Duranty’s nonsense was an example of what would today be called fake news. Far too close to a Soviet leadership which had orchestrated the famine in order to kill the very idea of Ukraine, and to bury it alongside the millions who died, he would later be disowned by The New York Times, which called his Moscow dispatches “some of the worst reporting ever to appear in this newspaper.” His Pulitzer Prize however, awarded in 1932, was never revoked.

A month after Duranty’s scurrilous slander, Jones published a strong defence of his piece:

“My first evidence was gathered from foreign observers. Since Mr Duranty introduces consuls into the discussion, a thing I am loath to do, for they are official representatives of their countries and should not be quoted, may I say that I discussed the Russian situation with between twenty and thirty consuls and diplomatic representatives of various nations and that their evidence supported my point of view. But they are not allowed to express their views in the press, and therefore remain silent.

“Journalists, on the other hand, are allowed to write, but the censorship has turned them into masters of euphemism and understatement. Hence they give ‘famine’ the polite name of ‘food shortage’ and ‘starving to death’ is softened down to read as ‘widespread mortality from diseases due to malnutrition’. Consuls are not so reticent in private conversation.”

George Orwell

One of those intellectuals who did believe Jones’ reports was George Orwell, who later admitted that his damning indictment of the Soviet Union, Animal Farm, was in part inspired by the awful truths Jones had revealed. Indeed, Holland’s film opens with a shot of Orwell at work on the novel, and his growing disenchantment with Stalinism forms an arc across the entire, epic film (it runs for two and a half hours).

“A picture with sinew and strength,” wrote Peter Bradshaw in the Guardian. “James Norton brings his A-game to this film, giving a muscular, sympathetic performance as Jones.”

“Holland shows the desperate desire to believe in Stalin; many intellectuals longed for him to be the antidote to Hitler and simply did not want to believe that his policies had caused such horror,” wrote Emma Jones for the BBC, while in Variety, Guy Lodge remarked: “Mr Jones gets better and more soul-stirring as it goes along.

After a particularly murky opening act detailing Jones’s embattled time in Britain’s foreign office, things slowly gather pace once he heads for Russia, peaking with a staggering, visceral stretch of survivalist drama in the frozen farmlands of Ukraine — where Holland’s aptitude for skin-prickling visual storytelling finally comes to the fore.”

Gareth Jones did not live to see his ground-breaking report vindicated: he was killed by bandits in Japanese-occupied China in 1935. It has long been suggested that the Soviet Union had a hand in the killing, in revenge for bringing the famine – which became known as the Holodomor, and in which more than 10 million people would eventually die – to the world’s attention.

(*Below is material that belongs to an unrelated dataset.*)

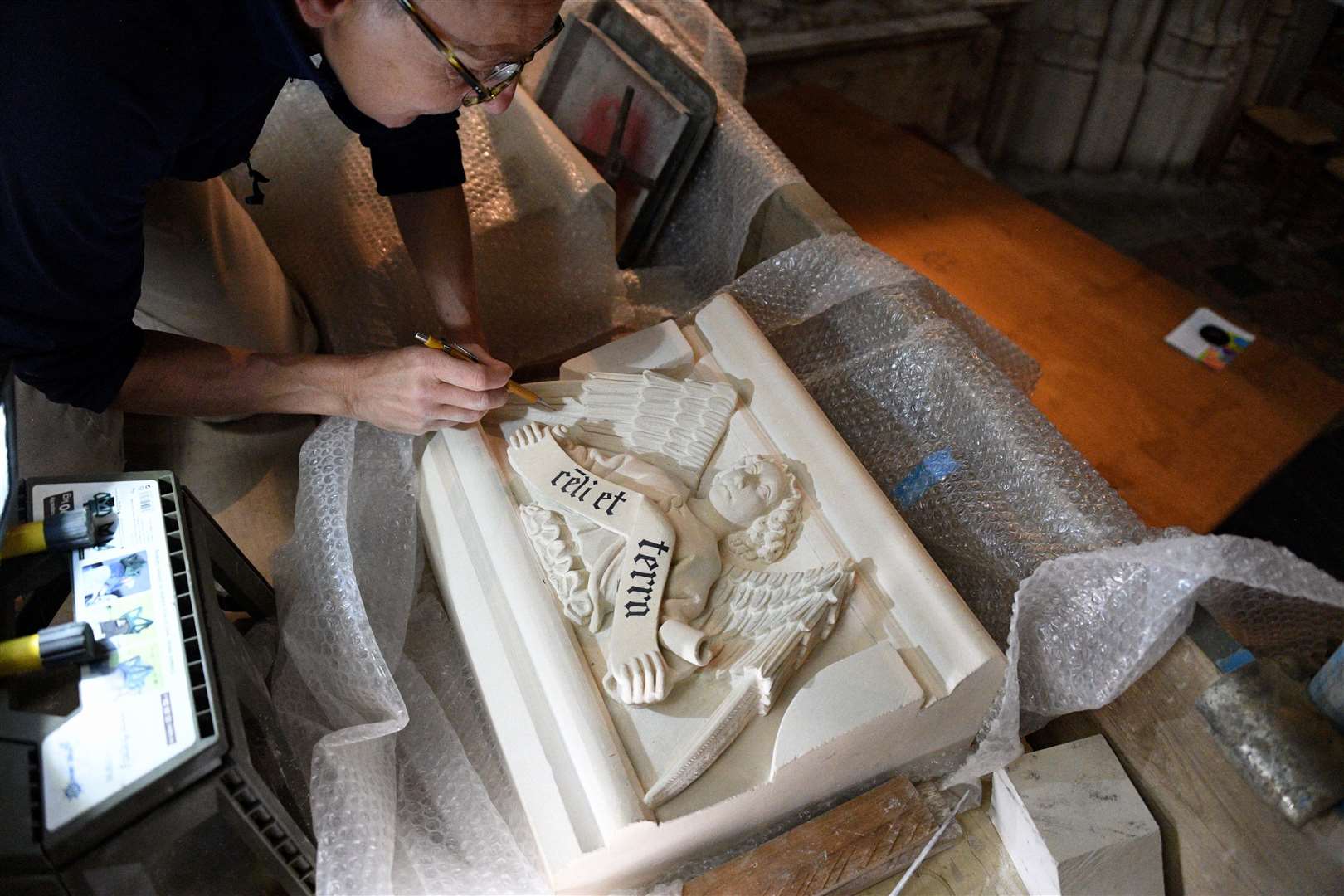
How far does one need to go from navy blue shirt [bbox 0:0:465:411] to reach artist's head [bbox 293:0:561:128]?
0.18 feet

Shortly after his death, the former British Prime Minister David Lloyd-George paid tribute to the reporter:

“That part of the world is a cauldron of conflicting intrigue and one or other interests concerned probably knew that Mr Gareth Jones knew too much of what was going on… He had a passion for finding out what was happening in foreign lands wherever there was trouble, and in pursuit of his investigations he shrank from no risk… I had always been afraid that he would take one risk too many. Nothing escaped his observation, and he allowed no obstacle to turn from his course when he thought that there was some fact, which he could obtain. He had the almost unfailing knack of getting at things that mattered.”